Credit: R. B. Alley © Penn State is licensed under CC BY-NC-SA 4.0

As shown in the close-up picture of a granite boulder below, granite usually is composed of four minerals: quartz (which is almost pure silica, with silica in turn composed of the elements silicon and oxygen), potassium feldspar and sodium-calcium feldspar (mostly silica, with a little aluminum replacing some of the silicon, and potassium, sodium or calcium added for balance), and a dark silica-bearing mineral containing iron and magnesium (often a dark mica called biotite). The eight elements named in this paragraph make up almost 99% of the atoms in the rocks of the crust of the Earth. (Helping living things survive and running our economy requires many other elements that are quite rare in rocks, one reason that geologists are hired to find valuable, rare things and help mine them.)

Close-up view of a part of a granite boulder. More details in the caption below.
Close-up view of a part of a granite boulder, also in Rocky Mountain National Park, with Dr. Alley's index finger for scale. The large crystal just above and right of the finger is a feldspar (there are two different kinds of feldspar here, but they look similar). The small gray spots are quartz, and the darker spots are biotite mica. The different mineral grains are identified by Dr. Alley in the video just above, beginning at about 2:00 minutes.
Credit: R. B. Alley © Penn State is licensed under CC BY-NC-SA 4.0

When granite interacts with carbonic acid, several things happen. Typically, for most of the minerals in most environments:

  • Iron (Fe) rusts. It picks up water and oxygen and remains in the soil as little pieces of rust.
  • The aluminum (Al), potassium (K), and silica (SiO2) from the feldspars and from the dark mineral rearrange into new minerals, called clays, that also include some water.
  • The calcium (Ca), sodium (Na), and magnesium (Mg) dissolve in water and wash away.
  • Most of the quartz (silica as a mineral) sits there almost unchanged as quartz sand (a little of it may dissolve and wash away, but most stays).

One can write a sort of equation:

Granite → rust + clay + (dissolved-and-washed-away Ca + Na + Mg) + quartz sand

The rust, sand, and clay left behind, plus a little organic material often including worm poop, become the indispensable layer we know as soil. (And, if you have ever tried to drive a car on soft soil during a rainstorm and had your tires sink in and get stuck, you may call the soil “mud”, possibly with some bad words added.)

The calcium and silica that dissolve and wash into the ocean are used by sea creatures to make shells, the dissolved magnesium washed into the ocean often ends up reacting with hot rocks at spreading ridges to make new minerals in the seafloor or goes into some of the shells, and the dissolved sodium accumulates in the ocean to make it salty. (Eventually, the ocean loses some salt, often by the salty water getting trapped in spaces in sea-floor sediments and going down subduction zones to feed volcanoes; evaporation of water in restricted basins also may cause deposition of some salt.)

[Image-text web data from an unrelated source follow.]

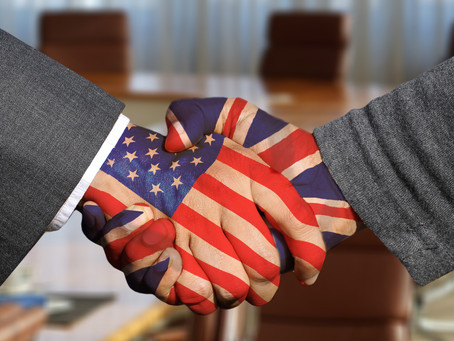 Translating the Divide:                   English vs English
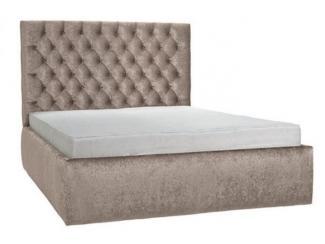 Кровать обитая - Импортёр мебели «Spazio Casa»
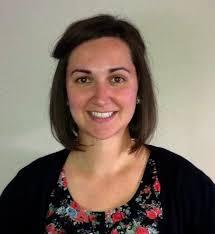 Jenna Smith, PhD(c) Class of 2017 | School of Rehabilitation Science
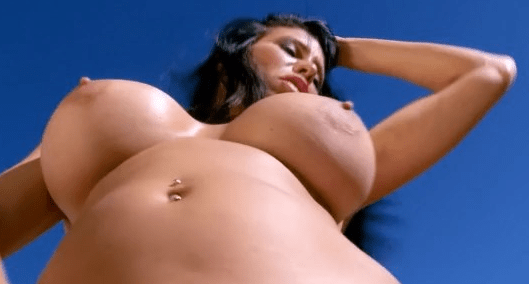 Sheila Marie In Sexy Nurses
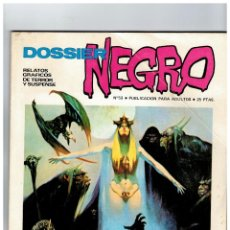 Tebeos: DOSSIER NEGRO Nº 53 . Lote 113209083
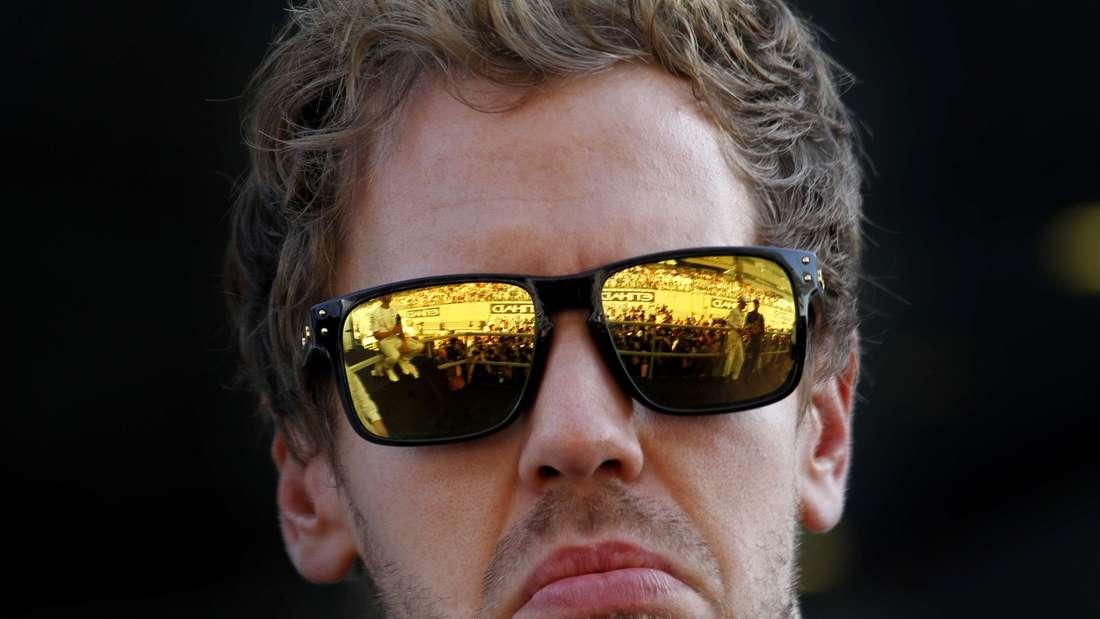 Formel 1 Sebastian Vettel Ferrari Autovorstellung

You should recognize that this is a very general description of what happens; were it this easy, there would not be hundreds of soil scientists working to understand this important layer in which most of our food grows. In general, the hotter and wetter the climate, the more stuff is removed—rust and quartz sand can be dissolved in some tropical soils, leaving aluminum compounds that we mine for use in making aluminum. In dryland soils, calcium and magnesium may be left behind forming special desert soils, or sodium may be left behind forming salty soils in which little or nothing will grow.

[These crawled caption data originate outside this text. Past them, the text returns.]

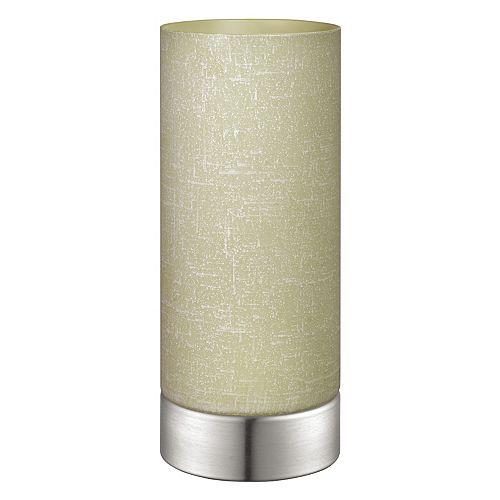 Myna Lampe de Table, Fini Nickel Mat avec Verre Lin Crème
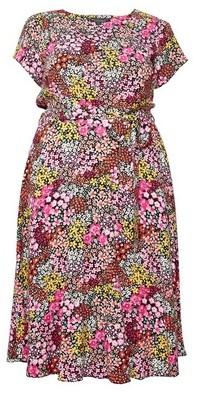 Dorothy Perkins Womens Billie & Blossom Curve Pink Floral Print Midi Dress, Pink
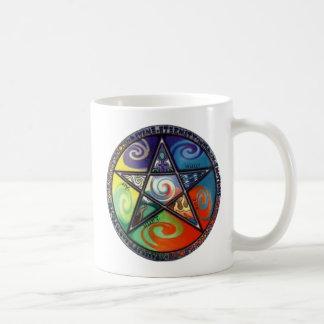 Wiccan Pentagram Tasse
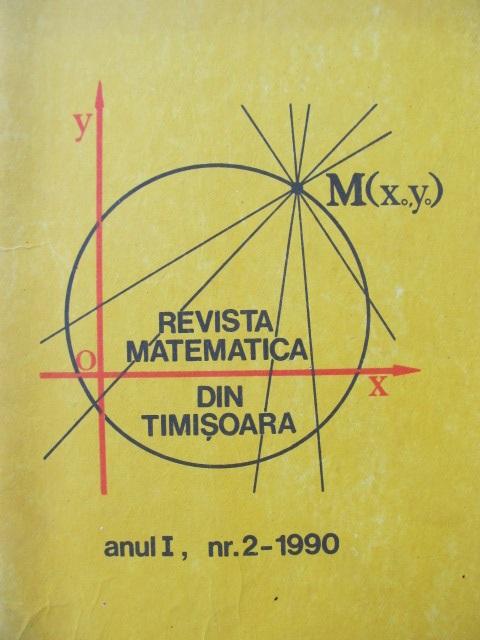 Revista matematica din Timisoara Nr. 2 1990 - *** | Detalii carte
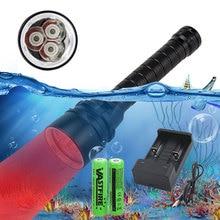 1000LM Waterproof Scuba Diving Flashlight XPE Flash Light Ta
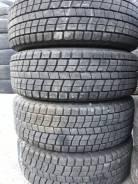 Bridgestone ST20. Зимние, без шипов, 2008 год, износ: 10%, 4 шт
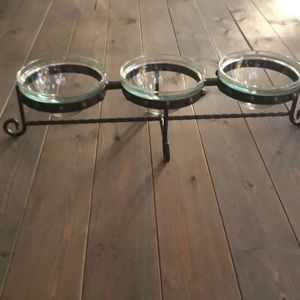 3 bowl entertainer in glass and rod iron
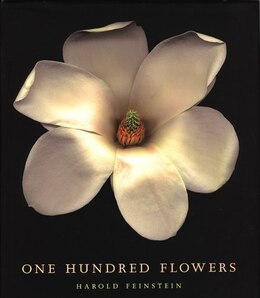 Book One Hundred Flowers by Harold Feinstein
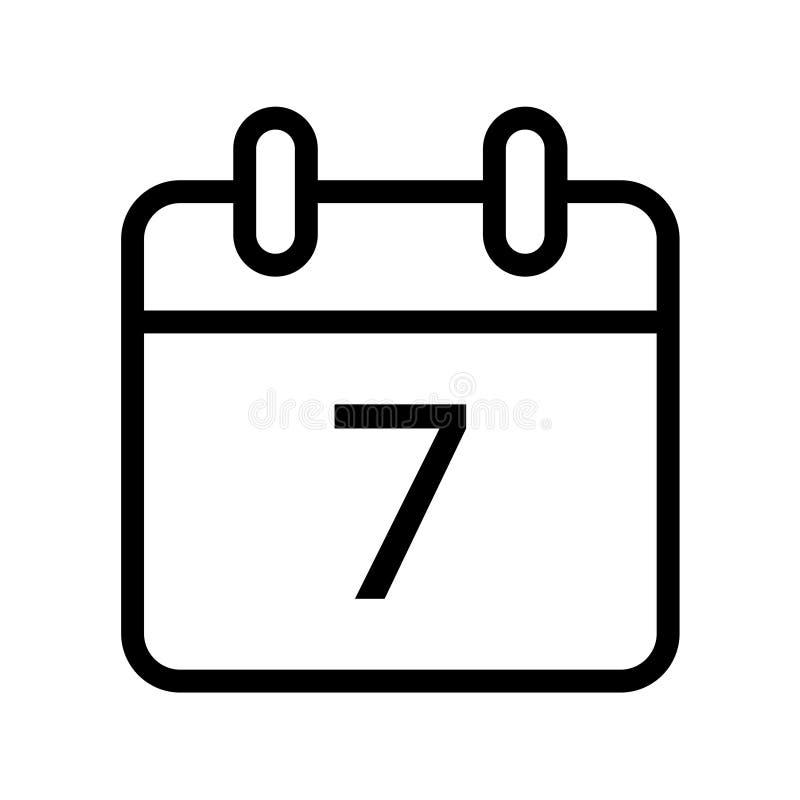 Giorno solare un'icona di sette date royalty illustrazione gratis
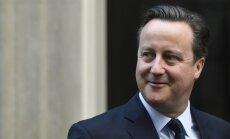 Кэмерон пообещал Кучинскису не допустить дискриминации иностранных рабочих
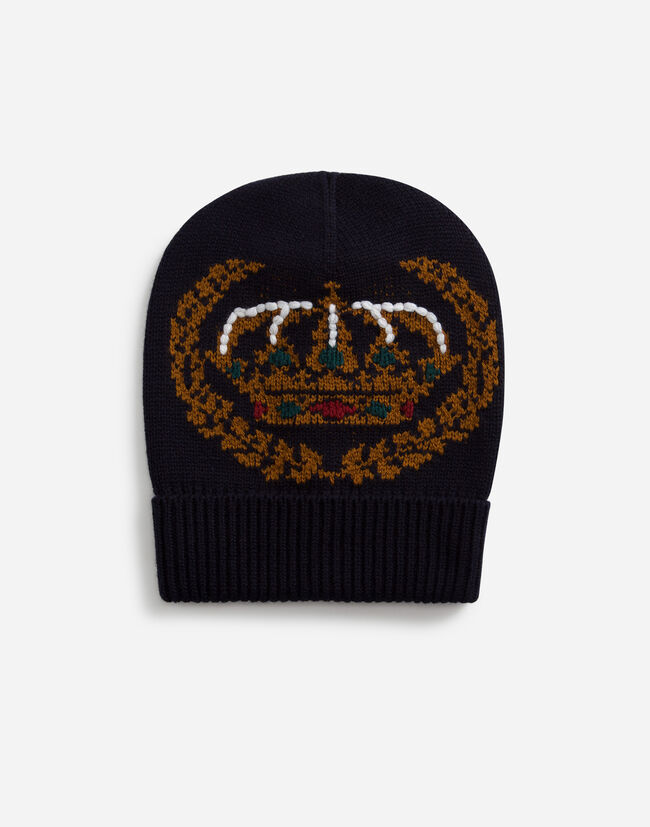 HAT IN INLAID CASHMERE AND WOOL WITH EMBROIDERY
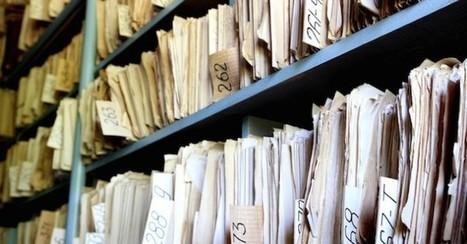 Les RH adoptent les nouvelles technologies, mais peinent à quitter le papier | Numérique & pédagogie | Scoop.it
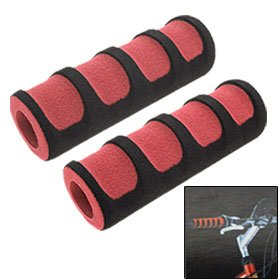 Como Pair Road Bike Bicycle Foam Handle Bar Grips Black and Red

You also should recognize that the “chunks” in soil – rust, clay, sand, and organic materials – can be carried away by streams or wind, or glaciers, but as chunks rather than invisible dissolved materials. We discuss this loss of chunks in the next sections. If chunks are carried away more rapidly than new ones are formed, the soil will thin, and we will find it difficult to grow food to feed ourselves (this is what Teddy Roosevelt worried about in the quote at the start of this Module). The chunks eventually are carried to the oceans and deposited as sediment on the seafloor, together with a lot of shells.

Recycling

Granite may form beneath a volcano in a subduction zone. We have just seen that the granite then will begin to break down, making dissolved things and chunks. Eventually, the chunks are carried to the sea, by rivers and glaciers and wind (we will study this transport soon), while the dissolved things also go to the sea where they are turned into shells or other things. Sediment consisting of these chunks and shells, with some of the salty water in the spaces, is then taken down subduction zones to feed volcanoes that make granite. Some of the shells even contain a little carbon, and some dead things containing carbon are buried in the sediments, and some of this carbon is taken down subduction zones and supplies carbon dioxide to the volcanoes with water, helping make carbonic acid that weathers the granite.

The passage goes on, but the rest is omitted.